● **What to work on**: Using the listing that follows, return every line with the word "annotators".

● **Supplied records**:
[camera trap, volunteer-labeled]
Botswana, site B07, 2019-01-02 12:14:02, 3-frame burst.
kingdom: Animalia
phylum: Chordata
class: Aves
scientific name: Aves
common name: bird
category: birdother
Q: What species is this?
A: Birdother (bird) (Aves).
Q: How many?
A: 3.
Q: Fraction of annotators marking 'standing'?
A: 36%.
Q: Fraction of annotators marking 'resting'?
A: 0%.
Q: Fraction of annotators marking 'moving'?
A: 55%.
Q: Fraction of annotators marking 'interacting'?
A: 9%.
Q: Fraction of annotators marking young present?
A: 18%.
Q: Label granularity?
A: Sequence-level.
---
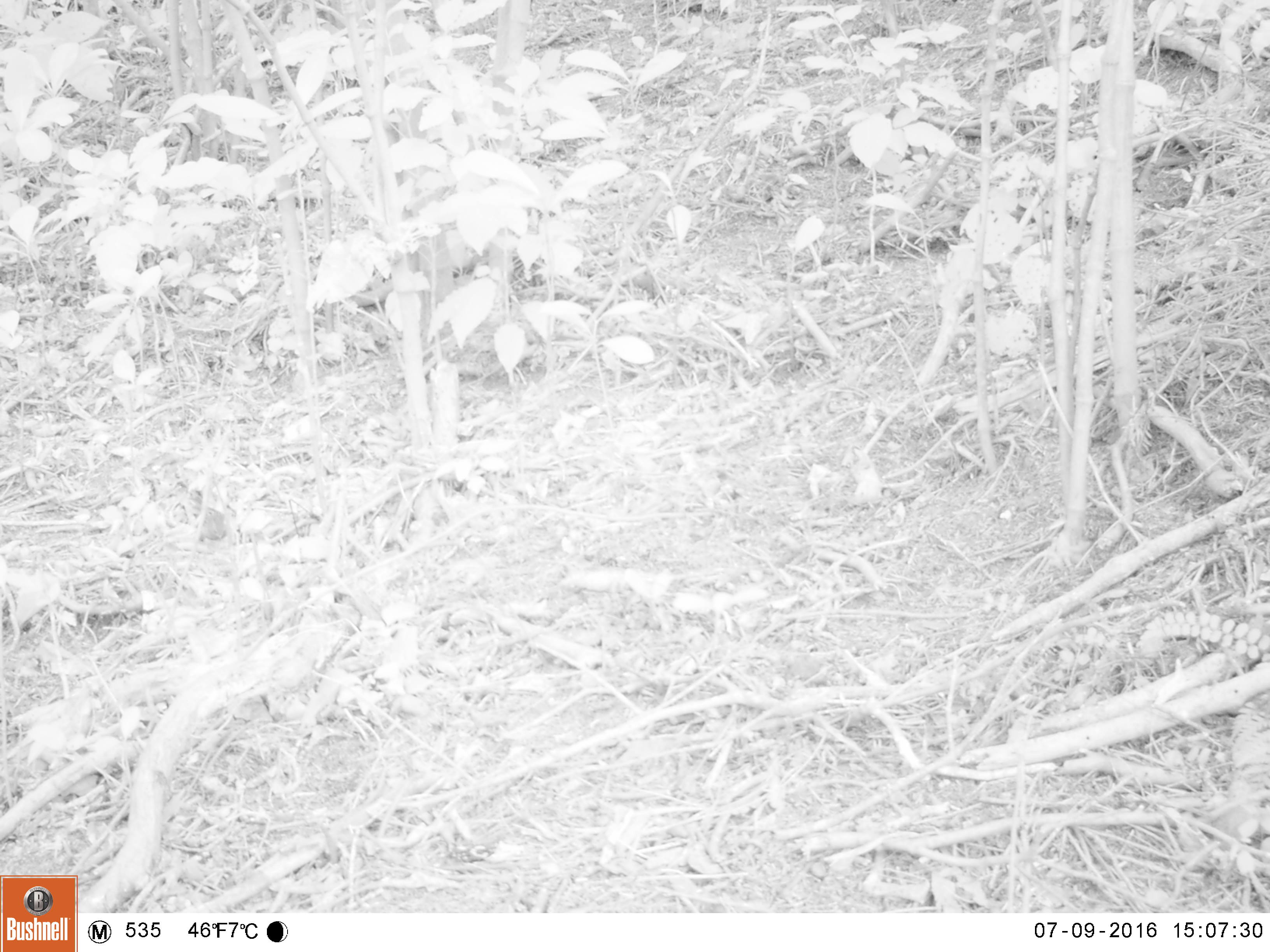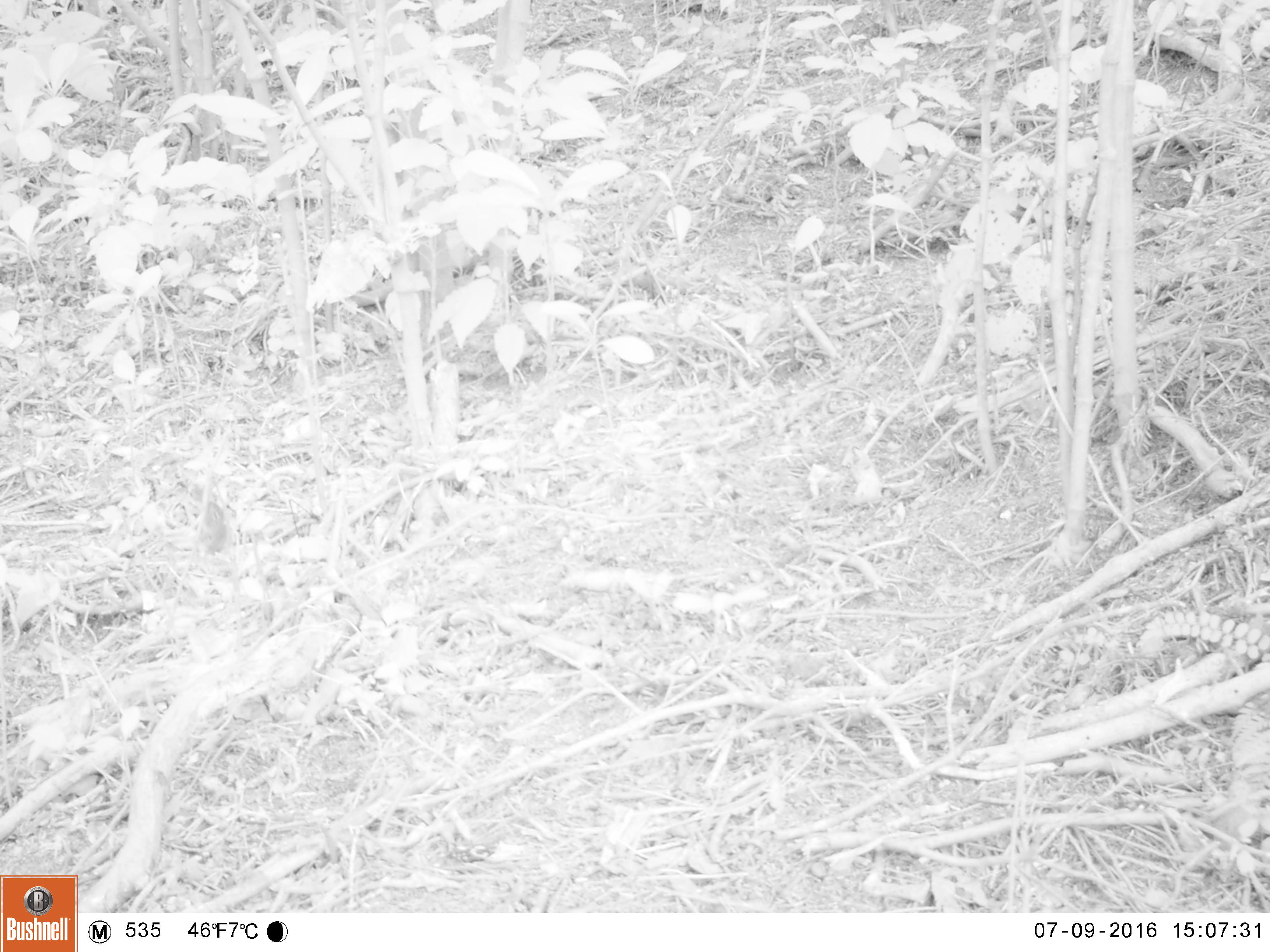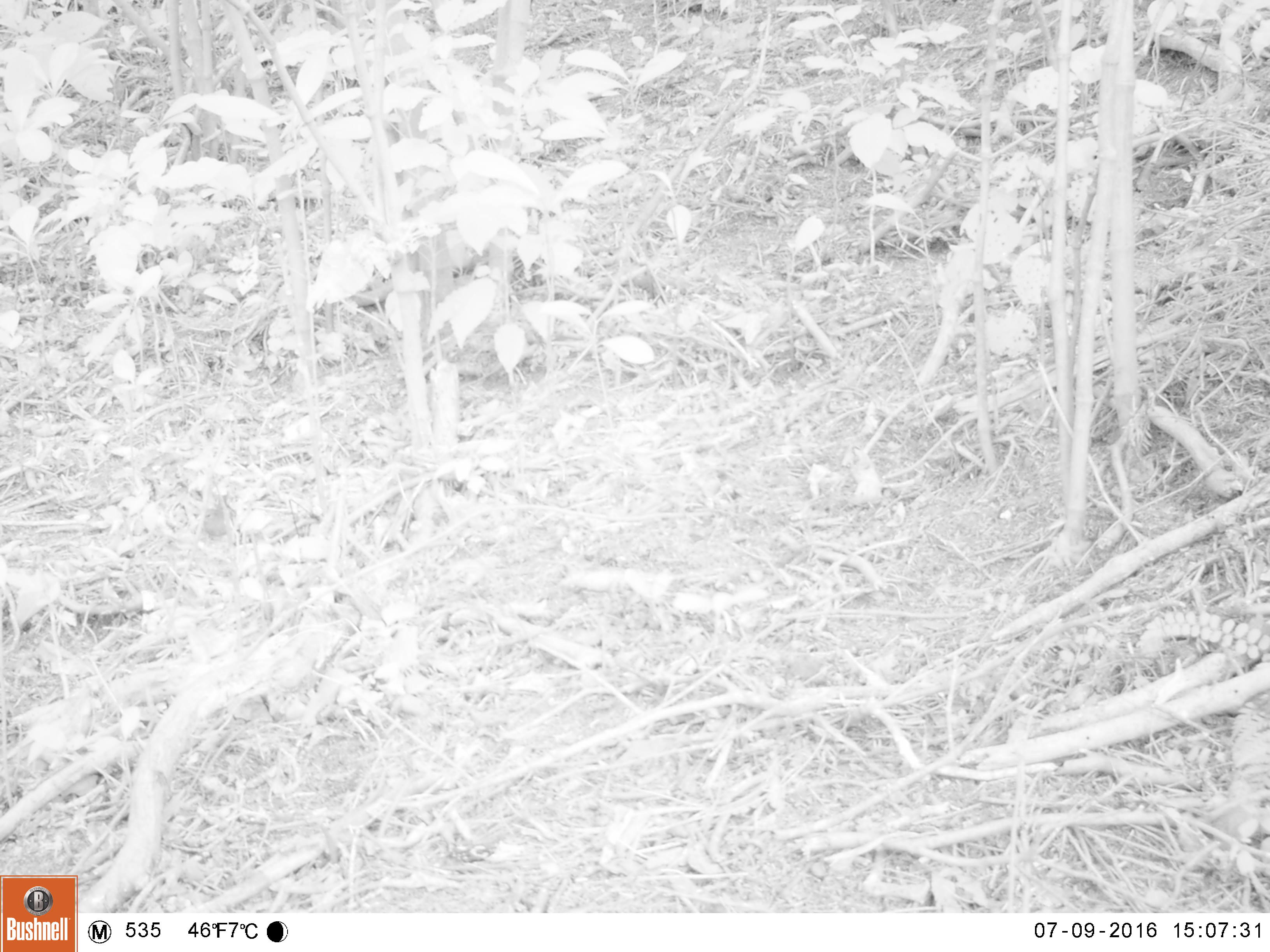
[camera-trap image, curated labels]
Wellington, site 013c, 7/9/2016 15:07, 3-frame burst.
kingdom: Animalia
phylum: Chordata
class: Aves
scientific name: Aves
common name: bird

● **Result of the task**:
Q: Fraction of annotators marking 'standing'?
Q: Fraction of annotators marking 'resting'?
Q: Fraction of annotators marking 'moving'?
Q: Fraction of annotators marking 'interacting'?
Q: Fraction of annotators marking young present?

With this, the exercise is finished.